Other standard features on all models include: air conditioning, power windows, power locks, power mirrors, variable-speed wipers, seat-mounted side airbags, AM/FM/cassette stereo and dual illuminated vanity mirrors. Moving up to the SE edition gets a CD player, fog lights, cruise control, moonroof, keyless locks and 15-inch wheels with Michelin tires.
Like all other Kia products, the Optima comes with a five-year, 60,000-mile bumper-to-bumper limited warranty and a 10-year, 100,000-mile limited powertrain warranty.
Pricing is designed to undercut the segment leaders. A base four-cylinder, five-speed Optima LX will sticker at $15,749, including freight. A V-6 automatic Optima SE will sticker for $20,399 with freight. Fully loaded, with all possible options, the Optima tops out at $22,269.
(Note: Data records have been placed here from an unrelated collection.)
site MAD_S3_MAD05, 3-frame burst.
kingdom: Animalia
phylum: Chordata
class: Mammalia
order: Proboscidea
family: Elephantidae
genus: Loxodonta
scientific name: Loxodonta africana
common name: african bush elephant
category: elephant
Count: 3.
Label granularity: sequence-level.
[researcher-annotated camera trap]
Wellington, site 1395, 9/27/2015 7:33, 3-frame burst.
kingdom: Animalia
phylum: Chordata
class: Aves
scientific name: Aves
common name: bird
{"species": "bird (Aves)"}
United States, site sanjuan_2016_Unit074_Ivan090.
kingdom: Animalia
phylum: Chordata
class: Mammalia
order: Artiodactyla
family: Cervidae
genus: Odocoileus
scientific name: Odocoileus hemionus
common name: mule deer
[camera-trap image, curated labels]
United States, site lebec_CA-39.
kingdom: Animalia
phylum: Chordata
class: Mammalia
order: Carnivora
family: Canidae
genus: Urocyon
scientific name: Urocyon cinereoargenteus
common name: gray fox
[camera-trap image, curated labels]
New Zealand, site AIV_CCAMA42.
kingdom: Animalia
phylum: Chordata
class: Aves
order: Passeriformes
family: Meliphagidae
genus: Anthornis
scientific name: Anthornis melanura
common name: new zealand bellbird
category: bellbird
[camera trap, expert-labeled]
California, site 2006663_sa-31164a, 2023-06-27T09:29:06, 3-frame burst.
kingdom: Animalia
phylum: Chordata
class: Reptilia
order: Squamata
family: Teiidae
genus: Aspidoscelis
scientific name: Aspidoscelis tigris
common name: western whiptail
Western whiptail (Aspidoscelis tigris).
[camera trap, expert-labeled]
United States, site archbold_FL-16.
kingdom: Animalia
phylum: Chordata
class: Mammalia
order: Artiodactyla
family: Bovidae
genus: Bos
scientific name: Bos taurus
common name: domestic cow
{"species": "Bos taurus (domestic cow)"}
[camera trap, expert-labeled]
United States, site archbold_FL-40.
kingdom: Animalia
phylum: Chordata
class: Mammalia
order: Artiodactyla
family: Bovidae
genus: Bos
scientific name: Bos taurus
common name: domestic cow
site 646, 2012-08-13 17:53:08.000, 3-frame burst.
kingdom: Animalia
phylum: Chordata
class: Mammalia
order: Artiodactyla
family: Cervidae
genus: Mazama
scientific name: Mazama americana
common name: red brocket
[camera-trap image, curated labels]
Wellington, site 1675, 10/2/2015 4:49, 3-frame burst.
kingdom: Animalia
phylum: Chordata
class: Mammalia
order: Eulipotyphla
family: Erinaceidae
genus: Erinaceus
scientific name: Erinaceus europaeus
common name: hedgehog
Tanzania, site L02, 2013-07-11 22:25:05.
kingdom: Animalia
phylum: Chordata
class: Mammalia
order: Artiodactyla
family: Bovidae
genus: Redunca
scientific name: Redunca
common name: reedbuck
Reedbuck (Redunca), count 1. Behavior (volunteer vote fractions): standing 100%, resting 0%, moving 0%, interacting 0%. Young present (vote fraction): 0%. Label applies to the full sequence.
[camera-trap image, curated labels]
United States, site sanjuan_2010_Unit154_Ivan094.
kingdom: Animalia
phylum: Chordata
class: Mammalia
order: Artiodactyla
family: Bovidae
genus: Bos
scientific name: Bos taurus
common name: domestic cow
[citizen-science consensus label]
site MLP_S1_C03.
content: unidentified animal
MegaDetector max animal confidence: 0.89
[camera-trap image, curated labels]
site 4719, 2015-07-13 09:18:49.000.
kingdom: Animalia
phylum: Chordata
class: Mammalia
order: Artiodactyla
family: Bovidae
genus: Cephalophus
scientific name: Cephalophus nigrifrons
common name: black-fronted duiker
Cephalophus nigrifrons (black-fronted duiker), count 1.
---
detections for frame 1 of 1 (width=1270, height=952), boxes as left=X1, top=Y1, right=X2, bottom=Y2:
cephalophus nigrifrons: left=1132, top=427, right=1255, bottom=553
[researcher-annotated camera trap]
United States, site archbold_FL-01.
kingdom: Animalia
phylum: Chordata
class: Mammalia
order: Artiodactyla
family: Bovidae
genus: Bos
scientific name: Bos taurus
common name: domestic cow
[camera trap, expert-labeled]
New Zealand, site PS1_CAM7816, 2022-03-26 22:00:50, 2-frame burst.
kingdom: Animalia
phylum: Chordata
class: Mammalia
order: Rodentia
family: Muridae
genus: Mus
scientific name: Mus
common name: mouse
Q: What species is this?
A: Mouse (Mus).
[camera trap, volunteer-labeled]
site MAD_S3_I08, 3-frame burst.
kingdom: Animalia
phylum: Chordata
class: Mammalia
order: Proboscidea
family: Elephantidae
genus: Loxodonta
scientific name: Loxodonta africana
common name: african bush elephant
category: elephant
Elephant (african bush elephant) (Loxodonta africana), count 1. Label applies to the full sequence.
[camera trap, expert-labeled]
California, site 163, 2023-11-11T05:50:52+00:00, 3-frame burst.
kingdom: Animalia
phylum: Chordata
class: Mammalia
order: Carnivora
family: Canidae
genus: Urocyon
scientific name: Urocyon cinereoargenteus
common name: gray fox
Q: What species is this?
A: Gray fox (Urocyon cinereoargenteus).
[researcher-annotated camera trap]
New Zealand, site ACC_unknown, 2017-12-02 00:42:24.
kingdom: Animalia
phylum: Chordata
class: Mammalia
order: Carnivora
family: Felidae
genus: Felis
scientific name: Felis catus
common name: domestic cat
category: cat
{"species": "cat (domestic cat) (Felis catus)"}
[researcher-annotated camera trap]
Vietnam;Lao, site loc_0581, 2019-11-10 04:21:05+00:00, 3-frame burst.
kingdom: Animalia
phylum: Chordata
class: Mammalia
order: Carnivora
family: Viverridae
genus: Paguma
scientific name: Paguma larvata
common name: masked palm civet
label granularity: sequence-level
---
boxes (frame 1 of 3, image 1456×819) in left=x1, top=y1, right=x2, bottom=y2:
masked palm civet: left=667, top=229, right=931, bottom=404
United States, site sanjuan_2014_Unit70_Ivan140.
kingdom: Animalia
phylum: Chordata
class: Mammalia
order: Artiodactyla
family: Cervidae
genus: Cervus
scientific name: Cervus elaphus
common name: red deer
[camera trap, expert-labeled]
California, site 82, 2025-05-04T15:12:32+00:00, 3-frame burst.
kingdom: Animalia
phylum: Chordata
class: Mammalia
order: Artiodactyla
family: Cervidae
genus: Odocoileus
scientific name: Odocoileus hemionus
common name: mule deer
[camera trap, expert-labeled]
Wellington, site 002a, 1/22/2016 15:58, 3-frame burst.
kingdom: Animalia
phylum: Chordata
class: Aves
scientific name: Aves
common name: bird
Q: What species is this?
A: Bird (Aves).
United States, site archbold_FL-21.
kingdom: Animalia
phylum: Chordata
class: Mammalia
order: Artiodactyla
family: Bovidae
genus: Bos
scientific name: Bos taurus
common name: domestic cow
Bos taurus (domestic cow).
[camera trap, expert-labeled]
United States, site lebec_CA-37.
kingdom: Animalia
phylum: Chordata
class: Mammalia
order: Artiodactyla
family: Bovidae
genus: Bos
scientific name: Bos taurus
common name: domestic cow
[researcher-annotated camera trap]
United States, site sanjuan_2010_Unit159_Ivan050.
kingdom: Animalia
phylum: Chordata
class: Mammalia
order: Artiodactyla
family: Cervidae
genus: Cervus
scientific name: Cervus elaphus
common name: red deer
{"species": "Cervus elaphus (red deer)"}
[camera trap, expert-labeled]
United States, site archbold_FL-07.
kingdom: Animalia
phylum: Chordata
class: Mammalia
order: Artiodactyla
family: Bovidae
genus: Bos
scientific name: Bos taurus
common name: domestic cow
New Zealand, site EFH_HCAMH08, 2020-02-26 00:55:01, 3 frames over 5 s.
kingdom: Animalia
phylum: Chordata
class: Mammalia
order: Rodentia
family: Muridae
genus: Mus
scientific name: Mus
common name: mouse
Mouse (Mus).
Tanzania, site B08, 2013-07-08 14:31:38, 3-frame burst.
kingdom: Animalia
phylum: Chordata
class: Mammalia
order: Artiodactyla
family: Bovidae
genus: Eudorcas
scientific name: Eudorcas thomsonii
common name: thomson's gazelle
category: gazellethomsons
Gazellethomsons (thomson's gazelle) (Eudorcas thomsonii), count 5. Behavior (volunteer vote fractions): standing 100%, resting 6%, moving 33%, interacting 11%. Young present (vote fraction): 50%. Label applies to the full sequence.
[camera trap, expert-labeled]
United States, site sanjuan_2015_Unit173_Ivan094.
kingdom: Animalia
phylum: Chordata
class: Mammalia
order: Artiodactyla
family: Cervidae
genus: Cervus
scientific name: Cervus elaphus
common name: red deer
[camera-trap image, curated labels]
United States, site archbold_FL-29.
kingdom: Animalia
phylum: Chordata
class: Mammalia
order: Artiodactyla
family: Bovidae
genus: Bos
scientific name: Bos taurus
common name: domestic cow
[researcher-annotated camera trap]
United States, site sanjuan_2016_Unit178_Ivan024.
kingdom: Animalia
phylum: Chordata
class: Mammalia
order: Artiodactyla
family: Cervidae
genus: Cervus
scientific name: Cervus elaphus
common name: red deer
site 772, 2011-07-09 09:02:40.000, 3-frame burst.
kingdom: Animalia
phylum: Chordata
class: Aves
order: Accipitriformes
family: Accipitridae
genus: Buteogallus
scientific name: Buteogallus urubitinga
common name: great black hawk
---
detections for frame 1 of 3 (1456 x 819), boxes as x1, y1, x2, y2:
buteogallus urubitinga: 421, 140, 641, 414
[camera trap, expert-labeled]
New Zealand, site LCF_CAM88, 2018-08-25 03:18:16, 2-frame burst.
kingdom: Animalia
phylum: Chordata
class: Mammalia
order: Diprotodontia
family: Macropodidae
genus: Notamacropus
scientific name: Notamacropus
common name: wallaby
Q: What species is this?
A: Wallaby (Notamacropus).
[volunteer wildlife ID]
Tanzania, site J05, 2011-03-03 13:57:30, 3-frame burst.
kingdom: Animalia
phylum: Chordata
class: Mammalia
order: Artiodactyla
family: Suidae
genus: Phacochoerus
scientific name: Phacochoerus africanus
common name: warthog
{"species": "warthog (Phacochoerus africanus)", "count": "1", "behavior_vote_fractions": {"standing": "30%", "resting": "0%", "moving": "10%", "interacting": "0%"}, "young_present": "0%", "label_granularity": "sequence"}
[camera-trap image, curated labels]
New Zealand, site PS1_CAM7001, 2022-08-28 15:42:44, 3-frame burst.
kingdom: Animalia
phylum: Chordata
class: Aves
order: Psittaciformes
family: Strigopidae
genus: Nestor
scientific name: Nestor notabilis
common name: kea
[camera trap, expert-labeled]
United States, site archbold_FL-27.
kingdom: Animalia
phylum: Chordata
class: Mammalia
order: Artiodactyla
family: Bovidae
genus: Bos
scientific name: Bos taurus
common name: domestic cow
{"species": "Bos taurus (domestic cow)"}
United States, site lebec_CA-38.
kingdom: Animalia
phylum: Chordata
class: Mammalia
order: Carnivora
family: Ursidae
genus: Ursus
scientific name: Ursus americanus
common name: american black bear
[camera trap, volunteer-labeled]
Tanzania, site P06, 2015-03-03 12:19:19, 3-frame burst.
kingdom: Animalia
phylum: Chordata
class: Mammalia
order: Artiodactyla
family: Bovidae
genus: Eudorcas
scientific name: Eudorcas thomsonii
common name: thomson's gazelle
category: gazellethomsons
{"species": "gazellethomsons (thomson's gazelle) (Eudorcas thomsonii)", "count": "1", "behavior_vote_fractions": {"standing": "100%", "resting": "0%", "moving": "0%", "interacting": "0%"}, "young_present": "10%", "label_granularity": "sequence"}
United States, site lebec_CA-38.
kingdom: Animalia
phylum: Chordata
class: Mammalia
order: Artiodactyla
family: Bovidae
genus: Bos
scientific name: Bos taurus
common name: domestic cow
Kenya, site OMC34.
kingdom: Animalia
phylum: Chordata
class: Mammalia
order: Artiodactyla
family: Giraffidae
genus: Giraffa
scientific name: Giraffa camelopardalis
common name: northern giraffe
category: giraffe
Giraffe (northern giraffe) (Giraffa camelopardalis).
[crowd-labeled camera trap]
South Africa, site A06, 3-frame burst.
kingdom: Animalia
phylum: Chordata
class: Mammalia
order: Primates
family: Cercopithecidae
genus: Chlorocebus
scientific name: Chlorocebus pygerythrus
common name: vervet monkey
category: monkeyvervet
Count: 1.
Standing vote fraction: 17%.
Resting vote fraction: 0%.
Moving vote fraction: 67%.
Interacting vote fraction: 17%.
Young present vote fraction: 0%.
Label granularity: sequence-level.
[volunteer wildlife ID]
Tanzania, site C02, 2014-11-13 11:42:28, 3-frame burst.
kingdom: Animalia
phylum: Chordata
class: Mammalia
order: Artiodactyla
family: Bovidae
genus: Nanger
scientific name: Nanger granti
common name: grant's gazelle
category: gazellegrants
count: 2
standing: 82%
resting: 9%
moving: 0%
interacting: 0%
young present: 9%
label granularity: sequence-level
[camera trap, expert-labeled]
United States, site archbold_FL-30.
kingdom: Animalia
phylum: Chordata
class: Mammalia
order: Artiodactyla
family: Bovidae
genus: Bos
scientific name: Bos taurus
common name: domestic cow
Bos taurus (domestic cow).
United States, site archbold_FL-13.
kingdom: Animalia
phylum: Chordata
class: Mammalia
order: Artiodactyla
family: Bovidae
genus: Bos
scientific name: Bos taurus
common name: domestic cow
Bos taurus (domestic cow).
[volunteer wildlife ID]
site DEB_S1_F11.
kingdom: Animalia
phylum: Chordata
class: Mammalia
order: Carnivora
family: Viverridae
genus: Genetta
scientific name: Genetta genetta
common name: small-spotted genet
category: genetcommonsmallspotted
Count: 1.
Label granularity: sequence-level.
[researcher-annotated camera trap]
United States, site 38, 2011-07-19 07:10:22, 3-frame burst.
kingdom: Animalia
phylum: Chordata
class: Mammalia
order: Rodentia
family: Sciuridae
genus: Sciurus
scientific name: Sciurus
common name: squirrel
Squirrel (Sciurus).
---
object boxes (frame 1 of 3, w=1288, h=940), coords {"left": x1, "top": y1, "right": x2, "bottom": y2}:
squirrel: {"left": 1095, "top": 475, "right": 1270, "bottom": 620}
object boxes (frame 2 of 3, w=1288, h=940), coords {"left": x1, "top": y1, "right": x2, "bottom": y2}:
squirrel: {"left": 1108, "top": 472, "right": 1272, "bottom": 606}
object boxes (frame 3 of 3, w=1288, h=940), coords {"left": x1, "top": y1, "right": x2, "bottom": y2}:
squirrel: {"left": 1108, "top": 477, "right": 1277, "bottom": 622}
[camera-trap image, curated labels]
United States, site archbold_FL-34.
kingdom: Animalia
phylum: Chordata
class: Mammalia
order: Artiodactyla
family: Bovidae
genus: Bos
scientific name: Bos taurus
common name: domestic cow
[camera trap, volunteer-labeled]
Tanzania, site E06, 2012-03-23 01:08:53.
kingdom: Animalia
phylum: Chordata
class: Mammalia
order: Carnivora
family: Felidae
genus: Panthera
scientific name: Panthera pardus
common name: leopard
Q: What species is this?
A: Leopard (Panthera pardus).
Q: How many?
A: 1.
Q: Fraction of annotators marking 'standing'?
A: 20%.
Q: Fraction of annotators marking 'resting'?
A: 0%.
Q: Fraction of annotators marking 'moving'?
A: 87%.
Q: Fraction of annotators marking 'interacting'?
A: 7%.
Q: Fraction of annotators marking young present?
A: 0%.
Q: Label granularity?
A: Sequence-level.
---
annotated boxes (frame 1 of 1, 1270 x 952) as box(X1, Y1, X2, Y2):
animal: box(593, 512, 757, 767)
The four-cylinder comes with either a five-speed manual or traditional four-speed automatic. The V-6 model comes with the Tiptronic automatic transmission.
The underlying message is that the Optima provides more style and substance than expected for the price, said Dick Macedo, Kia executive vice president of sales and marketing. From the front, the Optima looks rather Korean with a hint of Cadillac in the grille, while the rear views appear to have been culled from the stylish Mitsubishi Galant.
30,000 annual sales
Kia is setting its sights low for the Optima: about 30,000 sales annually, 90 percent with automatic transmissions.
'Camry and Accord account for 800,000 units out of 2.3 million mid-sized cars,' Macedo said. 'So if we can capture a small percentage of that remaining 1.5 million units, we can do very well. There's plenty of business out there.'
Target demographics are evenly split between male and female buyers, with 61 percent married, although few with children. The average age will be 39 years old with a household income of $70,000. This will not be the first new car purchase for most Optima buyers, Macedo added.
Changes will come quickly to the Optima line, Ahn said. The 2.5-liter V-6 will get a displacement bump to 2.7 liters within 18 months. There also is the possibility of yet another trim level, with even more luxury and a 3.0-liter V-6, being added to the lineup.
The first units are arriving at dealerships now, but the official launch date is not until March 14.